WASHINGTON – The nation’s largest transportation labor federation, the Transportation Trades Department (TTD) of the AFL-CIO, convened 37 unions to set the federation’s annual agenda for working people in aviation, transit, maritime, rail, and other transportation industries. At the semi-annual board meeting on Thursday, union leaders voted unanimously to approve the federation’s 2023 agenda, which is summarized here.
“The Biden Administration is delivering on its promise to invest in infrastructure, create good middle-class jobs, and put workers first,” said TTD President Greg Regan. “Our federation will continue to work with this Administration and the new Congress to advance policies that improve wages, benefits, and working conditions for the dedicated workers who build, operate, and maintain our critical transportation and infrastructure systems.”
The federation’s workers-first agenda includes federal policy reforms that would:
- prevent recipients of federal passenger rail grants from displacing workers;
- fully restore rail workers’ sickness and unemployment insurance benefits;
- attach “Made in America” requirements to all federal infrastructure grants;
- address ongoing air traffic control and technical operations staffing challenges;
- reform the joint venture approval process for airlines;
- and establish a domestic prevailing wage for maritime workers on offshore wind projects.

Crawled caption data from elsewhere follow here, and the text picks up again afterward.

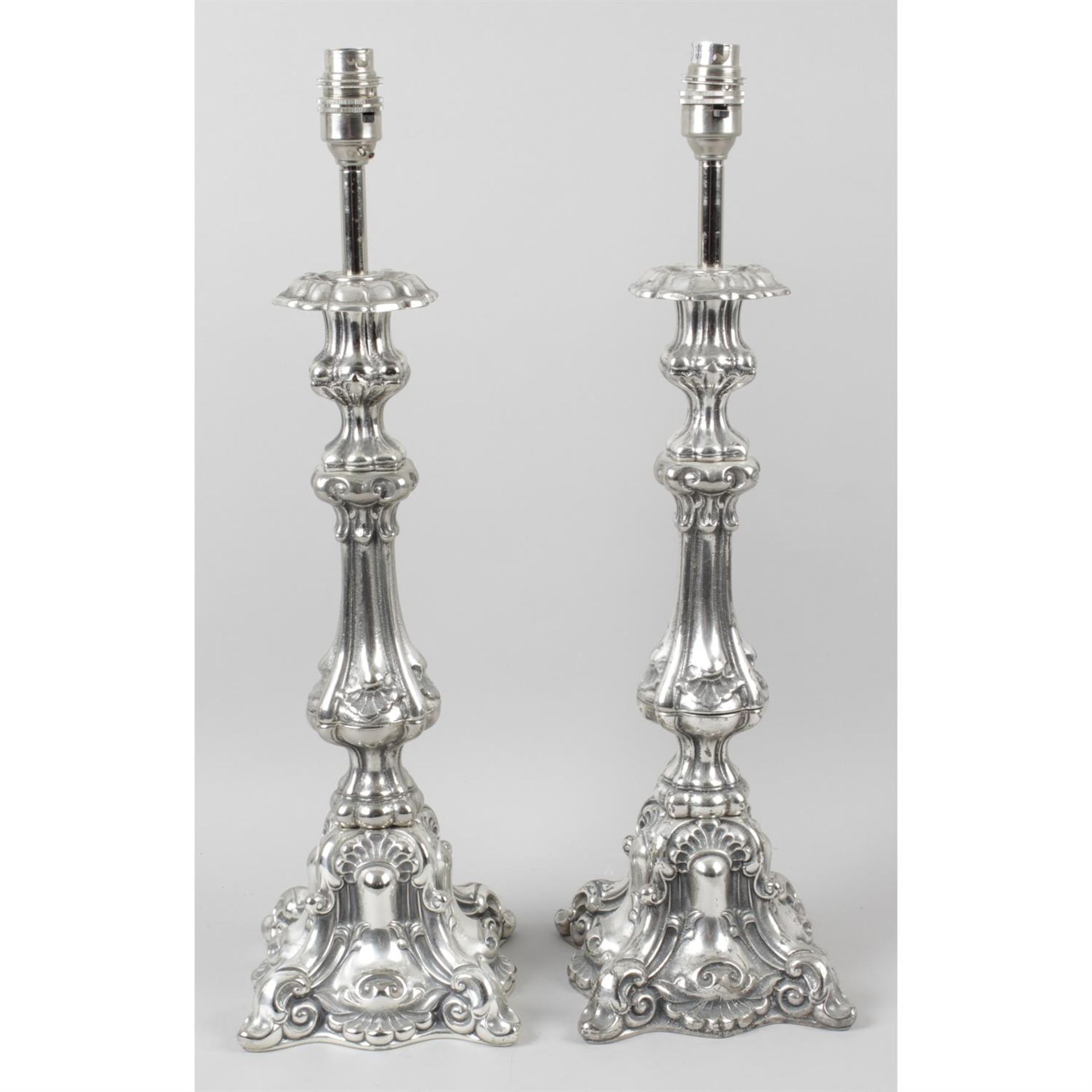 A pair of reproduction cast metal lamp bases.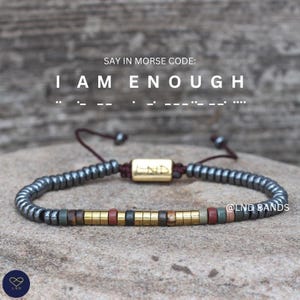 Op de afbeelding: Een kralenarmband met donkergrijze, gouden en roodbruine cilindrische kralen aan een donker koord. Een centrale goudkleurige rechthoekige kraal is gegraveerd met LND. De tekst erboven luidt SAY IN MORSE CODE: I AM ENOUGH met morsecode stippen en streepjes.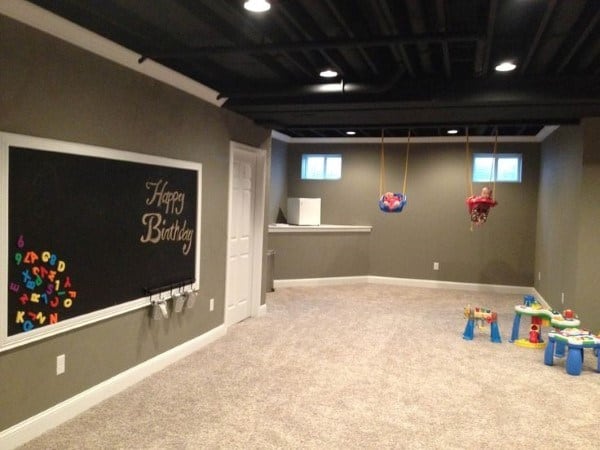 Basement playroom with dark exposed ceiling, chalkboard, and recessed spotlights.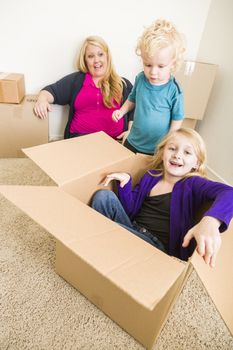 Playful Young Family In Empty Room Playing With Moving Boxes.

Along with U.S. Secretary of Labor Marty Walsh, a featured speaker at the event, transportation union leaders discussed these and other priorities, including strengthening the freight rail system and preventing U.S. airlines from further abusing visa worker programs to hire non-U.S. pilots.
As the United States undergoes the largest-ever federal investment in transportation and infrastructure workers, these reforms will strengthen domestic manufacturing, alleviate systemic staffing issues that affect commercial flights, and establish a living wage for maritime workers on offshore wind projects as clean energy opportunities expand. These reforms will also protect wages and benefits for aviation and rail workers and ensure that the federal government has no role in outsourcing U.S. jobs or displacing U.S. workers.
“Our federation welcomed four new affiliated unions this year, increasing our membership to 37 unions,” noted TTD Secretary-Treasurer Shari Semelsberger, who also briefed meeting attendees on TTD’s participation in the quadrennial AFL-CIO Convention in April.